#### [AIM OF THE TASK]
Revise the records below, replacing "sidewalk" with "pavement" wherever it occurs and keeping everything else the same. Leave the pictures out.

--------------------------------

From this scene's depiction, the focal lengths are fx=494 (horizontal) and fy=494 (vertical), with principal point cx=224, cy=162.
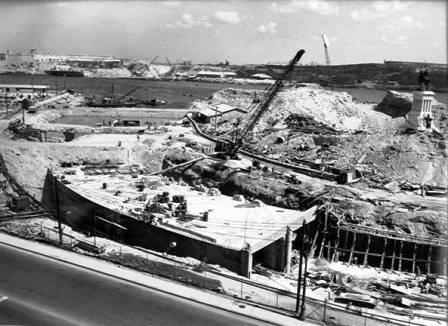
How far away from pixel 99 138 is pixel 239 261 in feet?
117

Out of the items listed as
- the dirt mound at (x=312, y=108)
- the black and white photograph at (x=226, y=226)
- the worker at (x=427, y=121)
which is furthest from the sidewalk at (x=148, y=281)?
the dirt mound at (x=312, y=108)

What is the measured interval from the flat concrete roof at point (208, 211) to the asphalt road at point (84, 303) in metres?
8.56

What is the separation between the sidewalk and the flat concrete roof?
6648 millimetres

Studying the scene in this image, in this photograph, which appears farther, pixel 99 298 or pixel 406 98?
pixel 406 98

--------------------------------

#### [EXERCISE ANSWER]
From this scene's depiction, the focal lengths are fx=494 (horizontal) and fy=494 (vertical), with principal point cx=224, cy=162.
How far away from pixel 99 138 is pixel 239 261 in feet?
117

Out of the items listed as
- the dirt mound at (x=312, y=108)
- the black and white photograph at (x=226, y=226)
- the worker at (x=427, y=121)
which is furthest from the pavement at (x=148, y=281)?
the dirt mound at (x=312, y=108)

What is the measured interval from the flat concrete roof at point (208, 211) to the asphalt road at point (84, 303) in metres?
8.56

What is the separation between the pavement and the flat concrete roof?
6648 millimetres

Studying the scene in this image, in this photograph, which appears farther, pixel 99 298 or pixel 406 98?
pixel 406 98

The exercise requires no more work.